Negociámos termos que preservavam a nossa autonomia científica. As aprovações regulatórias internacionais começaram a chegar no terceiro ano. A ciência brasileira a cruzar fronteiras. A minha advogada Laura expandiu a sua atuação em propriedade intelectual para cientistas.
Criou um departamento especializado no seu escritório. Oferecia consultas preliminares gratuitas para investigadores em início de carreira. Uma forma de retribuir pelo caso que definiu a sua trajetória profissional. O impacto mais significativo, porém, não estava em números, contratos ou estruturas.

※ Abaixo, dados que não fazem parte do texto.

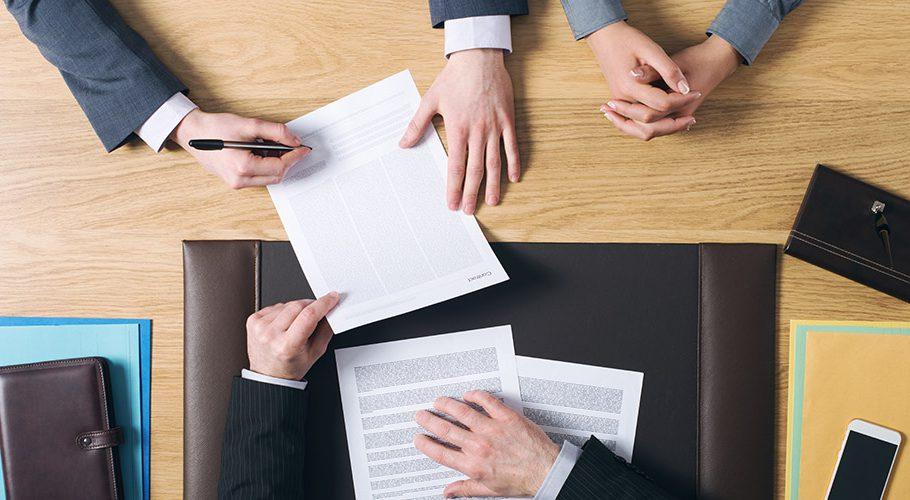 Spadek u notariusza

Estava na cultura da empresa. Os cientistas ganharam voz nas decisões estratégicas. As ideias eram ouvidas independentemente da hierarquia. As perguntas difíceis eram bem-vindas.
A ciência deixou de ser um departamento para se tornar uma mentalidade. Uma nova geração de investigadores crescia no instituto sem conhecer completamente a sua origem. Para eles, eu era apenas a diretora científica exigente, com cadernos de laboratório impecavelmente organizados. Melhor assim.

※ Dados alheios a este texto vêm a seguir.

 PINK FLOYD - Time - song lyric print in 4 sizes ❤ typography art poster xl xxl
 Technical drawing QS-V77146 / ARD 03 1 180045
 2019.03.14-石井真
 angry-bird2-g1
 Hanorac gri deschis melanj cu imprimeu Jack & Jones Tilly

O verdadeiro legado não está em histórias sobre o passado, mas no trabalho que continua. Cinco anos após aquela reunião onde ouvi estamos a seguir por outro caminho, o instituto registara dezassete patentes, três medicamentos aprovados, cinco em fase final de ensaios clínicos, parcerias com sete universidades públicas. Um centro de referência mundial em neurociência aplicada sediado no Brasil. Quando as pessoas perguntam como consegui reverter a situação, respondo com simplicidade.
Documentei o meu trabalho, conheci os meus direitos, procurei orientação especializada, mantive a calma. Não foi vingança elaborada, foi resposta estratégica baseada em factos e procedimentos. A lição mais importante não é sobre propriedade intelectual ou contratos corporativos. É sobre valorizar o próprio conhecimento.
Sobre entender que a criação científica é uma extensão de quem somos. Sobre recusar ser descartada quando se tem algo valioso para oferecer. Hoje, assino o meu centésimo artigo científico como diretora do instituto. Não é apenas um número.
É a confirmação de que seguir outro caminho foi a melhor decisão. Um caminho construído com conhecimento protegido, determinação calculada e ciência bem aplicada. Se há uma fórmula mais poderosa do que o Serenix, é esta: conhecer o seu valor, documentar o seu trabalho e ter coragem para defender o que criou.
Sem drama, sem excessos, apenas factos, procedimentos e a certeza de que o conhecimento bem protegido é o maior poder que um cientista pode ter.